Decabromodiphenyl ethane induces locomotion neurotoxicity and potential Alzheimer's disease risks through intensifying amyloid-beta deposition by inhibiting transthyretin/transthyretin-like proteins.

As a major alternative to traditional brominated flame retardants (BFRs), decabromodiphenyl ethane (DBDPE) is widely used and has been commonly detected in various environmental media and organisms. Few previous studies have focused on DBDPE-induced locomotion neurotoxicity, and the exact molecular mechanisms and related health risks remain unclear. In this study, we first analyzed the locomotion indicators of nematodes following DBDPE exposure, demonstrated that DBDPE caused locomotion neurotoxicity, and identified that a series of the transthyretin (TTR)-like genes participated in the regulation of nematode motility by transcriptomic analysis, gene transcription validation and TTR-like mutant verification. Subsequently, this study demonstrated that DBDPE exacerbated amyloid-beta (Aß) deposition by repressing TTR/TTR-like gene transcription based on Alzheimer's disease (AD) model nematodes and human SH-SY5Y cells following DBDPE exposure and further revealed that DBDPE reduced the binding between TTR and Aß by competing with the strand G region sites on the TTR/TTR-like protein, ultimately exacerbating Aß deposition and the risk of AD. In short, our study demonstrated that DBDPE induced locomotion neurotoxicity and potential AD risks through intensifying Aß deposition by inhibiting TTR/TTR-like proteins, providing reference support for risk management and policy formulation related to DBDPE and similarly structured novel BFRs.

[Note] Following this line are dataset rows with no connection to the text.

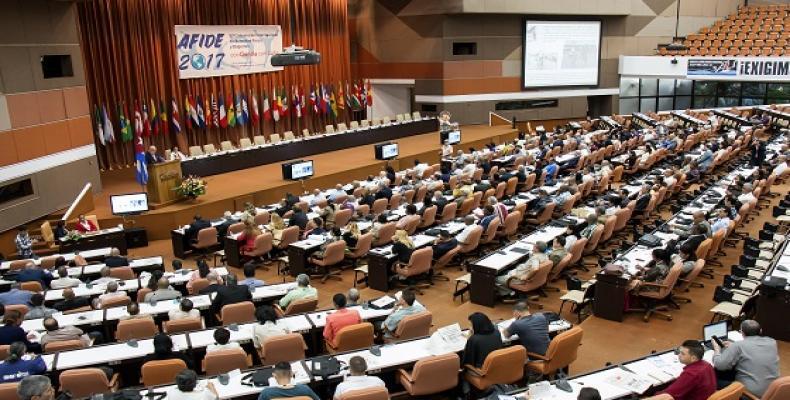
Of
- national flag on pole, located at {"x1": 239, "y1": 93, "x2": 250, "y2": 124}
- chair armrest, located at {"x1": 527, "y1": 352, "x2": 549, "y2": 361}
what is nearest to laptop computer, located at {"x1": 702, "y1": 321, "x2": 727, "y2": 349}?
chair armrest, located at {"x1": 527, "y1": 352, "x2": 549, "y2": 361}

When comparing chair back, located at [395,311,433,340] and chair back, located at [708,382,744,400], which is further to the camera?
chair back, located at [395,311,433,340]

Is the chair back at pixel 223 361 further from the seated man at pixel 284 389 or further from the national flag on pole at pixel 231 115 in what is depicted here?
the national flag on pole at pixel 231 115

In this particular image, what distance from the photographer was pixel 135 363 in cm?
723

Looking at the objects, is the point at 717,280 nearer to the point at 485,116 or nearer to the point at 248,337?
the point at 248,337

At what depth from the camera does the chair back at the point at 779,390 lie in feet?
18.3

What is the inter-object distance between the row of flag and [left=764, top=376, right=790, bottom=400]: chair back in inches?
762

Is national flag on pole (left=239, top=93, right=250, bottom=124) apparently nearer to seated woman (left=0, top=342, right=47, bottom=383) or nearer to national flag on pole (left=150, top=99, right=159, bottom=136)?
national flag on pole (left=150, top=99, right=159, bottom=136)

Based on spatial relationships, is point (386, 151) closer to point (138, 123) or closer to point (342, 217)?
point (342, 217)

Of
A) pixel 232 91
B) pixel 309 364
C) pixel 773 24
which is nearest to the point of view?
pixel 309 364

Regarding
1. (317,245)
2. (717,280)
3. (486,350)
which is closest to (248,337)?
(486,350)

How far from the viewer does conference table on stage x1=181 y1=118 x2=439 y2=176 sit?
19.1m

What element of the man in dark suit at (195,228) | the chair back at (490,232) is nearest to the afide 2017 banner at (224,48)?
the man in dark suit at (195,228)

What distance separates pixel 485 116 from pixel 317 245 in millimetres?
19814

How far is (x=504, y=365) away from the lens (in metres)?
6.72
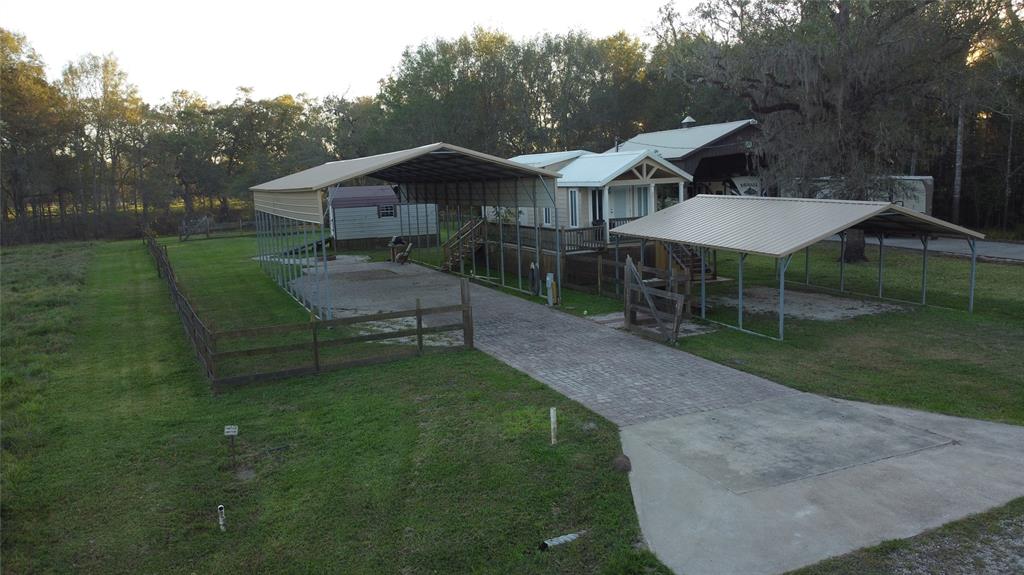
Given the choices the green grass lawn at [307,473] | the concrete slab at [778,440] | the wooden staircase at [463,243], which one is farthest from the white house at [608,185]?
the concrete slab at [778,440]

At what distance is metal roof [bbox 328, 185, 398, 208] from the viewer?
3566 cm

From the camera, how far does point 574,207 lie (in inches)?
→ 1027

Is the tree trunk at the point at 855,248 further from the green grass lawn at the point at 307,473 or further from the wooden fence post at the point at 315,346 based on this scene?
the wooden fence post at the point at 315,346

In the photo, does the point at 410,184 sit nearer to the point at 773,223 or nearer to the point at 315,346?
the point at 773,223

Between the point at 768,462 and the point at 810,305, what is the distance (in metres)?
11.0

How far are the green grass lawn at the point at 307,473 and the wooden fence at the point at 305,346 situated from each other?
0.98 ft

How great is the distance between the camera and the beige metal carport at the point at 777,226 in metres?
14.1

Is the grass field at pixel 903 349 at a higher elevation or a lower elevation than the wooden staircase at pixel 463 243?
lower

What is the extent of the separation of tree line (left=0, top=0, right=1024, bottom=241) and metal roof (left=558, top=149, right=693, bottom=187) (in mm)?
3319

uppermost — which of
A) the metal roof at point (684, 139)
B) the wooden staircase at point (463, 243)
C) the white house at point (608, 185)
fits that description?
the metal roof at point (684, 139)

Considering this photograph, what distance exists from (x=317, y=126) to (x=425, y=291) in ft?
→ 143

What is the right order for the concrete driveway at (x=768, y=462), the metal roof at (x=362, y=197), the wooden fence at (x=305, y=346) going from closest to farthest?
1. the concrete driveway at (x=768, y=462)
2. the wooden fence at (x=305, y=346)
3. the metal roof at (x=362, y=197)

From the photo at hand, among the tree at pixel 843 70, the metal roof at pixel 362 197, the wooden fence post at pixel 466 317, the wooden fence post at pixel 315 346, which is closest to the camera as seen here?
the wooden fence post at pixel 315 346

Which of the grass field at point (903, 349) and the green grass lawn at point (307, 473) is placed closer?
the green grass lawn at point (307, 473)
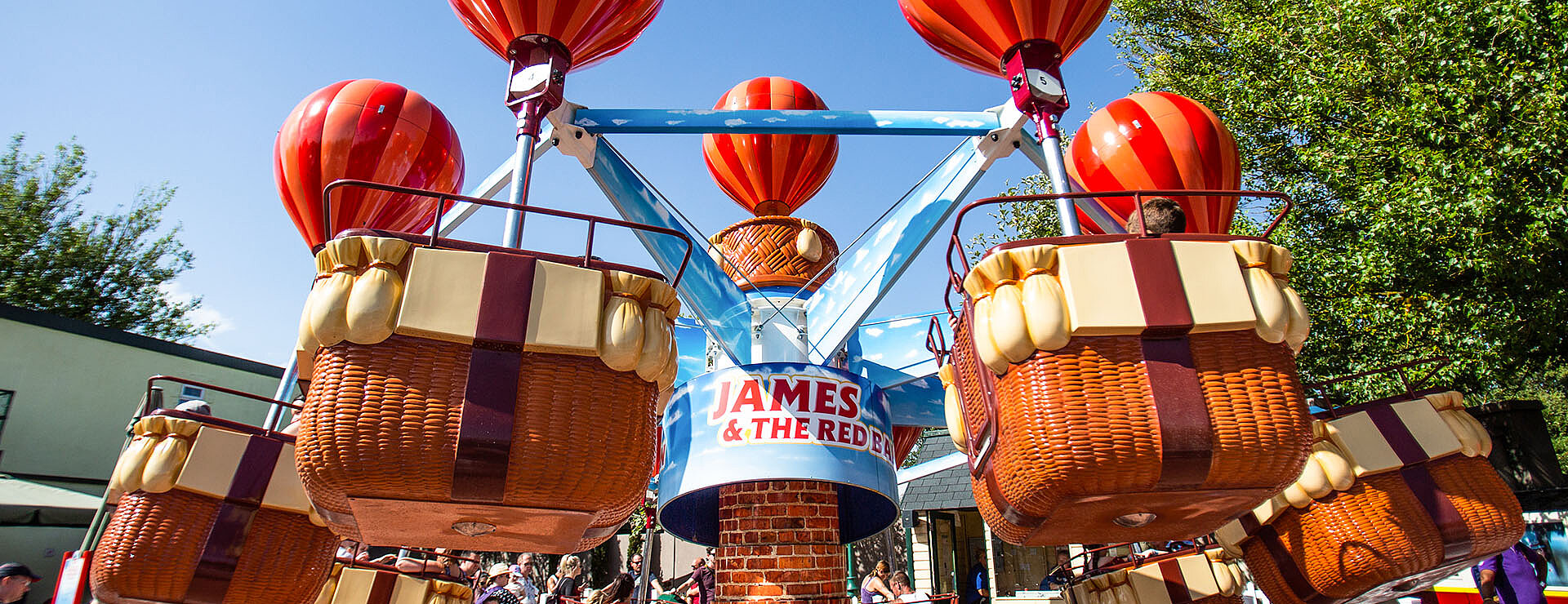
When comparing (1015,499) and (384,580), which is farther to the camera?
(384,580)

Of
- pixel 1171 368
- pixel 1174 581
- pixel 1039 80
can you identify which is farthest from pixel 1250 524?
pixel 1039 80

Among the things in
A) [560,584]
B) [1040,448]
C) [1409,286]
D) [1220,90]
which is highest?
[1220,90]

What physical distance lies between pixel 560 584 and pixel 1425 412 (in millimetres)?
6139

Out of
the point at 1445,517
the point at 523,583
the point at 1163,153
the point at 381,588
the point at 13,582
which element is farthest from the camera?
the point at 523,583

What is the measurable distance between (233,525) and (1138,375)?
2.78 metres

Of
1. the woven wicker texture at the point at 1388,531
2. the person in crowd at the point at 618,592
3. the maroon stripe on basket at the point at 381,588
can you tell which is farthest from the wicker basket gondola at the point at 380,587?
the woven wicker texture at the point at 1388,531

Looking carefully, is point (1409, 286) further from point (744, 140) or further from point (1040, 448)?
point (1040, 448)

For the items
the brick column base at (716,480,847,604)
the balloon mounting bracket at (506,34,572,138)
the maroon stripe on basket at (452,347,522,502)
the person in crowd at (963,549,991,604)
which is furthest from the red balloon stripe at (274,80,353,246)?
the person in crowd at (963,549,991,604)

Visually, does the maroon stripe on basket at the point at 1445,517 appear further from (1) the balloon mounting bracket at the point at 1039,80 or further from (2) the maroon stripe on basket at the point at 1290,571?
(1) the balloon mounting bracket at the point at 1039,80

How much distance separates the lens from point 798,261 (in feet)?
16.4

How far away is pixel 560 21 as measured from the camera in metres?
2.92

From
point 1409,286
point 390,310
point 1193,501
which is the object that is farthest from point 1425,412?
point 1409,286

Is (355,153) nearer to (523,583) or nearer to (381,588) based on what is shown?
(381,588)

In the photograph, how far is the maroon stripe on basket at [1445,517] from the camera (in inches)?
106
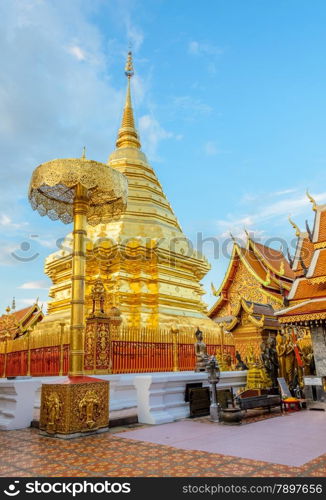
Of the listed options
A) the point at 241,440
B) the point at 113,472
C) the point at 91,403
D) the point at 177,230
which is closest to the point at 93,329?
the point at 91,403

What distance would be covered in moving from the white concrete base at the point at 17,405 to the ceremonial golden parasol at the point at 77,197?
1196mm

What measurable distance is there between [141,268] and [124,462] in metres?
9.90

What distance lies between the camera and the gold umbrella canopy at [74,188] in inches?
245

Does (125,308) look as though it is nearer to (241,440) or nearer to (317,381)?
(317,381)

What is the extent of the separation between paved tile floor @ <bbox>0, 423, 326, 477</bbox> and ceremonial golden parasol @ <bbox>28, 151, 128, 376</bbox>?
1.32 metres

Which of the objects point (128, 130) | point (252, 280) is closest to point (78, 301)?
point (128, 130)

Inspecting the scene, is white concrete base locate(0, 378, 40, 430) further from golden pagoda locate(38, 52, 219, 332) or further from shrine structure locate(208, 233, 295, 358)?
shrine structure locate(208, 233, 295, 358)

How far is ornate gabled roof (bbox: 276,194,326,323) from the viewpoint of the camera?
9.19m

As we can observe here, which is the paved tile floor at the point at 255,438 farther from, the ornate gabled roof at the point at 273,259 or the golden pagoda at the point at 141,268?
the ornate gabled roof at the point at 273,259

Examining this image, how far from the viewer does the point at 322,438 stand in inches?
206

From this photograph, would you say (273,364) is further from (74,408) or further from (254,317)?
(74,408)

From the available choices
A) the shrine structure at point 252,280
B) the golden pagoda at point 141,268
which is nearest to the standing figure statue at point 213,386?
the golden pagoda at point 141,268

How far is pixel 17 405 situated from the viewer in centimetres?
650

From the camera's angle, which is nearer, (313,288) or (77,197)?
(77,197)
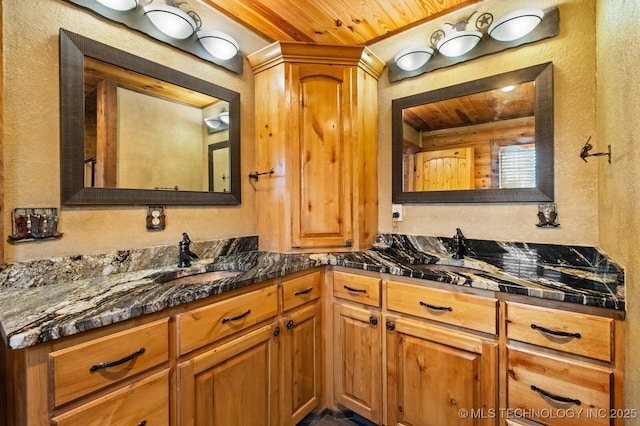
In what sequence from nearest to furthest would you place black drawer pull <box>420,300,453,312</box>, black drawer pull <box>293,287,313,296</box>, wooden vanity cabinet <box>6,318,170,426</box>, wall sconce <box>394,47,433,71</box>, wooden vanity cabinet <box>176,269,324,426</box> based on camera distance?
wooden vanity cabinet <box>6,318,170,426</box>
wooden vanity cabinet <box>176,269,324,426</box>
black drawer pull <box>420,300,453,312</box>
black drawer pull <box>293,287,313,296</box>
wall sconce <box>394,47,433,71</box>

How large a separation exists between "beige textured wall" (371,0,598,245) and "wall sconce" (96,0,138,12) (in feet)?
5.67

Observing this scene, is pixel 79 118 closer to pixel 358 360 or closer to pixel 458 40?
pixel 358 360

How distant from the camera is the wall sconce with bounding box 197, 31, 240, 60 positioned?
1.65 m

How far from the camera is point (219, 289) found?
111cm

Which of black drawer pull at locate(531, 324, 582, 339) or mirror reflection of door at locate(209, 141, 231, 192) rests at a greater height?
mirror reflection of door at locate(209, 141, 231, 192)

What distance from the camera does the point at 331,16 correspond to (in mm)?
1890

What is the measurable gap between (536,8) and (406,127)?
0.89 meters

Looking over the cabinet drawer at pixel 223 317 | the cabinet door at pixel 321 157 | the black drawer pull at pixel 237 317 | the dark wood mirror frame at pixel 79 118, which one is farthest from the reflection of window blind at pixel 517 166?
the dark wood mirror frame at pixel 79 118

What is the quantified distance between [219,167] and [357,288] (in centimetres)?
111

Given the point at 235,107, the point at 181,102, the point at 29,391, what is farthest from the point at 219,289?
the point at 235,107

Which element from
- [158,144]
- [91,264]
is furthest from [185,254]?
[158,144]

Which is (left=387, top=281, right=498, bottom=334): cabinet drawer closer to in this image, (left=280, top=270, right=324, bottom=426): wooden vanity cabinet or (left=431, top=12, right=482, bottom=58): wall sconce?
(left=280, top=270, right=324, bottom=426): wooden vanity cabinet

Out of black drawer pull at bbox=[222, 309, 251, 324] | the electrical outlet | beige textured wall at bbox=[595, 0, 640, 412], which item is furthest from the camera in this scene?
the electrical outlet

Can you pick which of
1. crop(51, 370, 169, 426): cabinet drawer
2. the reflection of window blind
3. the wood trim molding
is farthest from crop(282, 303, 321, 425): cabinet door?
the wood trim molding
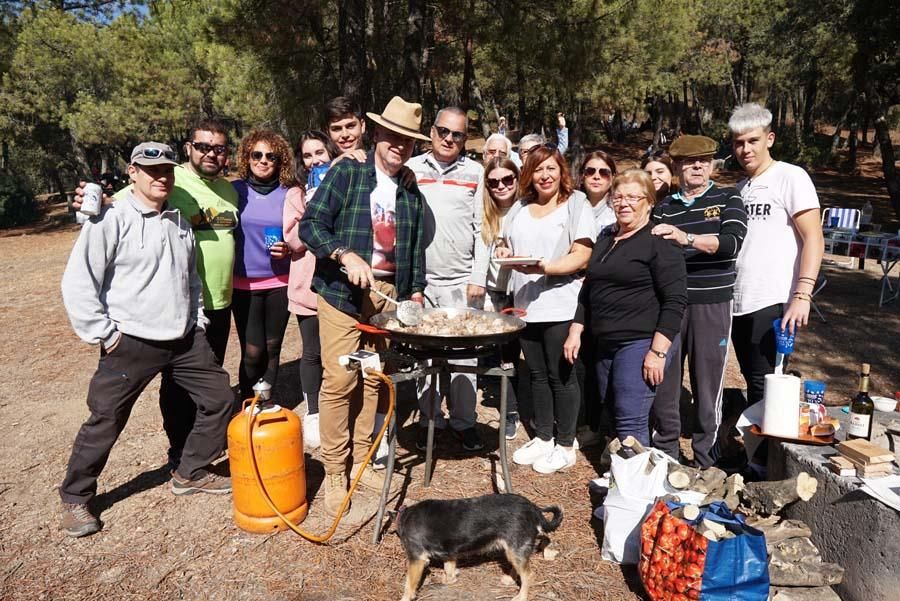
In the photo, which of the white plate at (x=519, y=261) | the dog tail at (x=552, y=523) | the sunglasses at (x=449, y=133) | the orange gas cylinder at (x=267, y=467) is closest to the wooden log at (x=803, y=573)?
the dog tail at (x=552, y=523)

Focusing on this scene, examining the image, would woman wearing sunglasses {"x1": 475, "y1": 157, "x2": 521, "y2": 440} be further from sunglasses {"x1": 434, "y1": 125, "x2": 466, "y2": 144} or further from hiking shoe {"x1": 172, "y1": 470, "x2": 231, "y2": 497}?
hiking shoe {"x1": 172, "y1": 470, "x2": 231, "y2": 497}

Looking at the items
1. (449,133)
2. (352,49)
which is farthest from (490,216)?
(352,49)

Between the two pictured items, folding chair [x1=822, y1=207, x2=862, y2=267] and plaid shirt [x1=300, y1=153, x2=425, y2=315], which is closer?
plaid shirt [x1=300, y1=153, x2=425, y2=315]

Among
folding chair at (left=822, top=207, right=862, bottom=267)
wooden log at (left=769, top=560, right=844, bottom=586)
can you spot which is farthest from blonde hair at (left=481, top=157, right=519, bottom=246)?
folding chair at (left=822, top=207, right=862, bottom=267)

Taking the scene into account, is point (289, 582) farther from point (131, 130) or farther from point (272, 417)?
point (131, 130)

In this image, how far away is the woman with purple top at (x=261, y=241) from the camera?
3.95 m

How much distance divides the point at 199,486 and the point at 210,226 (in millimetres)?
1604

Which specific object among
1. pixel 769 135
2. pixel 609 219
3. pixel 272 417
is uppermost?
pixel 769 135

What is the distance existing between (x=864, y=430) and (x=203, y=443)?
3.50m

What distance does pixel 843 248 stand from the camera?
12.1 meters

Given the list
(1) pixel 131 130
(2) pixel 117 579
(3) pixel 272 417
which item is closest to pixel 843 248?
(3) pixel 272 417

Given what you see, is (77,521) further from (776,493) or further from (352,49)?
(352,49)

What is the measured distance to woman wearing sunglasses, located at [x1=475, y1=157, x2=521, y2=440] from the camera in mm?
3932

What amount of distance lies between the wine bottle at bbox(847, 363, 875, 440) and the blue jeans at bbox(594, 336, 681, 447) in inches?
34.5
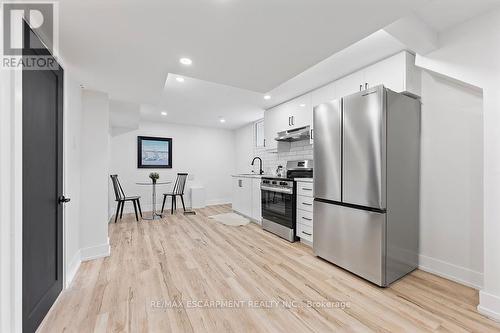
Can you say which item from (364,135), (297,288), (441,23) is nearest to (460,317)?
(297,288)

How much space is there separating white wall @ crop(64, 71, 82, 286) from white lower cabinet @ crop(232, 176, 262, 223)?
9.70 feet

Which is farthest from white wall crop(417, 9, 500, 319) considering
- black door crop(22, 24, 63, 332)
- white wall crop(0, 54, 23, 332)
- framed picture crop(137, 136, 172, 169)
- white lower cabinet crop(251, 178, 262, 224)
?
framed picture crop(137, 136, 172, 169)

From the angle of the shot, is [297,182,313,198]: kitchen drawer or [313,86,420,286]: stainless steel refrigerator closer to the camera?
[313,86,420,286]: stainless steel refrigerator

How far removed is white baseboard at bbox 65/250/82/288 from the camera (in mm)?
2171

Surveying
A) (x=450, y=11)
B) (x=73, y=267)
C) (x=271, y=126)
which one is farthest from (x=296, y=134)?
(x=73, y=267)

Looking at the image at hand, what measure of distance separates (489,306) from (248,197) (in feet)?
12.2

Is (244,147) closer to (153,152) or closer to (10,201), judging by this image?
(153,152)

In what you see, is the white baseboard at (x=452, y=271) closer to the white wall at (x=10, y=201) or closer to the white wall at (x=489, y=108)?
the white wall at (x=489, y=108)

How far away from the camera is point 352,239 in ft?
7.75

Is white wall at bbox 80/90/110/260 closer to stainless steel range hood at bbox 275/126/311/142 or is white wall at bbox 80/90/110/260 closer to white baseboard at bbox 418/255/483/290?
stainless steel range hood at bbox 275/126/311/142

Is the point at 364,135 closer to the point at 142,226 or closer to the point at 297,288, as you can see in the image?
the point at 297,288

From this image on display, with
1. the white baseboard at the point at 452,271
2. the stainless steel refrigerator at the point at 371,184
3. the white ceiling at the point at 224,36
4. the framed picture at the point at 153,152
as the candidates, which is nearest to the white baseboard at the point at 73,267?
the white ceiling at the point at 224,36

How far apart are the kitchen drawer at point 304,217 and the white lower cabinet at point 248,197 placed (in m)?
1.19

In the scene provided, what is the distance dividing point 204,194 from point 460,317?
549 cm
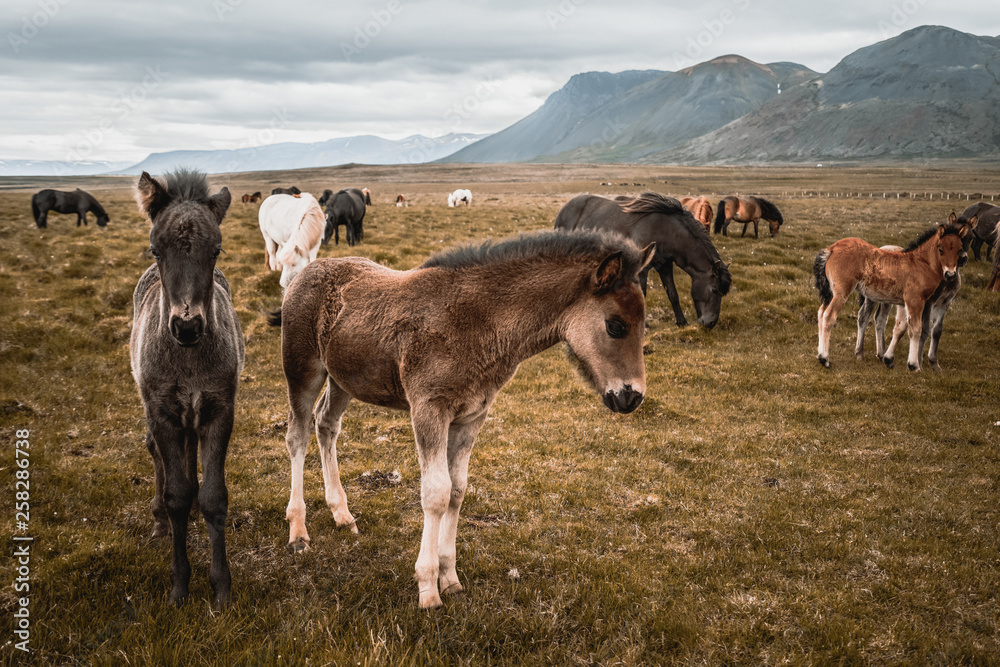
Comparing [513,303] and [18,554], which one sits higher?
[513,303]

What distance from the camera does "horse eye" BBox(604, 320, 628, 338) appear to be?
14.5 ft

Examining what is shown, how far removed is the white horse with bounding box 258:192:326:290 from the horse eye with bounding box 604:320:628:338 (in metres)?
10.4

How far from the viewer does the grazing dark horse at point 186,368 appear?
427cm

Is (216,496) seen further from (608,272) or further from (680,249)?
(680,249)

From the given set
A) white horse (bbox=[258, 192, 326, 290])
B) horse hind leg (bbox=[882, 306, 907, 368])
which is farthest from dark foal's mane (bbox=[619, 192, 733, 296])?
white horse (bbox=[258, 192, 326, 290])

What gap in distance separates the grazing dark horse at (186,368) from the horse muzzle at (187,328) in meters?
0.16

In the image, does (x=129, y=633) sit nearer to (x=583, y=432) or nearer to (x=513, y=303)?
(x=513, y=303)

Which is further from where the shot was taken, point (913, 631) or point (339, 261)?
point (339, 261)

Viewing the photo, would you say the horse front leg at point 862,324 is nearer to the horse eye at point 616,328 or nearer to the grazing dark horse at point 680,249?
the grazing dark horse at point 680,249

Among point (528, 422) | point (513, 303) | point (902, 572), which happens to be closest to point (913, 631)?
point (902, 572)

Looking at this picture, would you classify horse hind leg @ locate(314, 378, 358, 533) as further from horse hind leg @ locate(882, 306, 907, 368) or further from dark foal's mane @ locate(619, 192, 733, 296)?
horse hind leg @ locate(882, 306, 907, 368)

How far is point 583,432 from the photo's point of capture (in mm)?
8992

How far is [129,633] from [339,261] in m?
3.62

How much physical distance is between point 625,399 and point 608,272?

Tris(1,3-dichloro-2-propyl) phosphate reduces longevity through a specific microRNA-mediated DAF-16/FoxO in an unconventional insulin/insulin-like growth factor­1 signaling pathway.

Tris(1,3-dichloro-2-propyl) phosphate (TDCPP) has received concerns due to its frequent detection in environmental media and biological samples. Our previous study has indicated TDCPP reduced the lifespan of Caenorhabditis elegans (C. elegans) by triggering an unconventional insulin/insulin-like growth factor signaling (IIS) pathway. This study continued to investigate the possible deleterious effects of TDCPP relating to longevity regulation signal pathways and biological processes. Specifically, this study uniquely performed small RNA transcriptome sequencing (RNA-seq), focusing on the underlying mechanisms of TDCPP-reduced the longevity of C. elegans in-depth in microRNAs (miRNAs). Based on Small RNA-seq results and transcript levels of mRNA involved in the unconventional IIS pathway, a small interaction network of miRNAs-mRNAs following TDCPP exposure in C. elegans was preliminarily established. Among them, up-regulated miR-48 and miR-84 (let-7 family members) silence the mRNA of daf-16 (the crucial member of the FoxO family and pivotal regulator in longevity) via post-transcription and translation dampening abilities, further inhibit its downstream target metallothionein-1 (mtl-1), and ultimately contributed to the reduction of nematode longevity and locomotion behaviors. Meanwhile, the high binding affinities of TDCPP with miRNAs cel-miR-48-5p and cel-miR-84-5p strongly support their participation in the regulation of nematode mobility and longevity. These findings provide a comprehensive analysis of TDCPP-reduced longevity from the perspective of miRNAs.